UMILTÀ

In una società in cui prevale un’esagerata autoaffermazione egoistica del proprio “IO” e l’esaltazione della propria personalità, la Parola di Dio, al contrario, ci insegna il sentimento dell’umiltà.

L’umiltà, non solo è quella virtù morale che richiama l’uomo al riconoscimento dei propri difetti e dei propri peccati e quindi ad un atteggiamento di sottomissione a Dio, ma è anche quel sentimento che ci permette di avere un giusto ed equilibrato rapporto con i nostri simili con i quali dobbiamo convivere quotidianamente, siano essi i fratelli della comunità di cui facciamo parte, siano essi i nostri vicini di casa, i nostri colleghi di lavoro, i nostri amici, i nostri parenti o qualsiasi altra persona con la quale veniamo in contatto.

+===+

◆ COMPITI RICHIESTI
1. Riscrivi in forma più concisa il paragrafo del brano sull'umiltà che comincia con «L’umiltà, non solo è quella virtù morale», mantenendone i fatti principali.
2. Estendi il brano sull'umiltà con un nuovo paragrafo che riprenda il discorso dopo la sua ultima frase.
I dati riportati di seguito sono materiale a sé, distinto dal brano sull'umiltà.

◆ DATI MOSTRATI
+===+

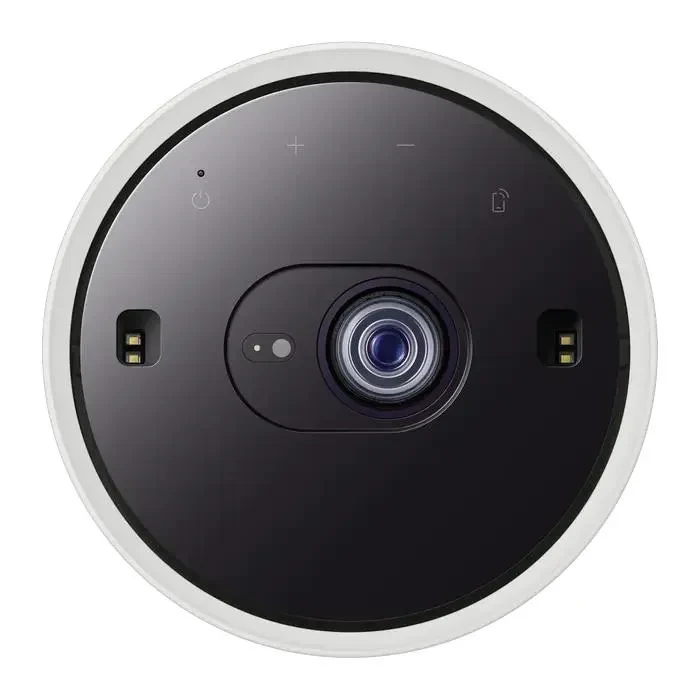 Portable Projector Samsung The Freestyle 2nd Gen, 500ANSI Lumens, FullHD (1920 x 1080)  5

+===+

◆ SOLUZIONI DEGLI ESERCIZI
1. L’umiltà è una virtù morale che porta l’uomo a riconoscere i propri difetti e peccati e a sottomettersi a Dio. È anche il sentimento che permette un rapporto giusto ed equilibrato con le persone con cui si convive ogni giorno: fratelli della comunità, vicini di casa, colleghi di lavoro, amici, parenti o chiunque si incontri.

2.
Poiché Gesù ci esorta ad essere « sale della terra e luce del mondo», anche in questo campo, come cristiani, siamo tenuti a dare il nostro esempio di persone umili che tengano nella giusta considerazione, non soltanto le proprie esigenze, ma anche quelle degli altri.

Il vocabolo greco generalmente usato nel Nuovo Testamento per indicare la per­sona umile è “tapeinós ” da cui deriva il termine dispregiativo italiano di tapino, cioè una persona meschina, piccola, infima, umile non per sua libera scelta, ma perché co­strettavi dalle vicende della vita o dalla sue condizioni di povertà e di ignoranza. Que­sto era anche il significato originario che i greci davano alla parola “ tapeinós ” con la quale indicavano gli schiavi e gli strati più bassi della società.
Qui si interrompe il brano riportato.